Personal information
- Born: January 2, 1990 (age 36) Groningen, Netherlands
- Listed height: 6 ft 6 in (1.98 m)

Career information
- NBA draft: 2008: undrafted
- Playing career: 2008–2014
- Position: Small forward / power forward

Career history
- 2008–2011: GasTerra Flames
- 2011–2012: Aris Leeuwarden
- 2013–2014: GasTerra Flames

Career highlights
- Dutch League champion (2010); Dutch Cup champion (2011);

= Mark-Peter Hof =

Dutch basketball player (born 1990)

Mark-Peter Hof (born 2 January 1990) is a Dutch former professional basketball player. Hof usually played at the small forward or power forward position.

==Career==
In 2008, Hof started playing as a professional player with the back then named Hanzevast Capitals, a team from the Dutch Basketball League in his hometown Groningen. Hof played three seasons in a row with the club.

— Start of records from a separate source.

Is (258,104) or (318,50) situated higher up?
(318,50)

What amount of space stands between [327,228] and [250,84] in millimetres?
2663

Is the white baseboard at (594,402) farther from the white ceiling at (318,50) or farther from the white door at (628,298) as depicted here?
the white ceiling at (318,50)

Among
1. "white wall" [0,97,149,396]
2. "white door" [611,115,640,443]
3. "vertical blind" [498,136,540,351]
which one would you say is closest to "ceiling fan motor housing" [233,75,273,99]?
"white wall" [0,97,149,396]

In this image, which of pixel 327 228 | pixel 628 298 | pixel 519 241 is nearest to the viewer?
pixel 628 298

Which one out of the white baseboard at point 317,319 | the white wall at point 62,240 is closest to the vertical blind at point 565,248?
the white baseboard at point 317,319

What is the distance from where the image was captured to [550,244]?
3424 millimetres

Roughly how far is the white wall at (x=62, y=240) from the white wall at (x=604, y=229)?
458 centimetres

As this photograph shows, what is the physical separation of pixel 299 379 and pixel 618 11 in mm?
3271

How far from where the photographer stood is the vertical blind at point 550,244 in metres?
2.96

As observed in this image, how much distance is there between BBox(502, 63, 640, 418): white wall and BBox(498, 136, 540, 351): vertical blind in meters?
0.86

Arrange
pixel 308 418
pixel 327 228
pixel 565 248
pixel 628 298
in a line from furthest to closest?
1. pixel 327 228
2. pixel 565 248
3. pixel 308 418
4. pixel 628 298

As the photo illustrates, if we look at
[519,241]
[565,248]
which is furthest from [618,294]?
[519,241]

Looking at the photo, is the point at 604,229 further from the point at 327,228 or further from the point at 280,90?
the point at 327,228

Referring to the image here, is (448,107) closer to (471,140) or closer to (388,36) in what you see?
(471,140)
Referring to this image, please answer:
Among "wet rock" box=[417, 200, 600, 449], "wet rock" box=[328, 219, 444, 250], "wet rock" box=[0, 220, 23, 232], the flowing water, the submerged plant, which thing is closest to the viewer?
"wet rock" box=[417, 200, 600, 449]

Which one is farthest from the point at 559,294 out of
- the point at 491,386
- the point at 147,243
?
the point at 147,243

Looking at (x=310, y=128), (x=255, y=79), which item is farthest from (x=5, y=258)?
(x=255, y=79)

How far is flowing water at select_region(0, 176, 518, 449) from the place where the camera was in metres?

In 2010, he won the national championship with the team that was renamed the GasTerra Flames. In his last season, the 2010–2011 season, he also won the NBB Cup with the team. Hof left Groningen in 2011, when he decided to go play for Aris Leeuwarden in the same league. After playing as an amateur player in the 2012–2013 season for the Groene Uilen in the Promotiedivisie, Hof returned to his former team GasTerra Flames by signing a one-year contract.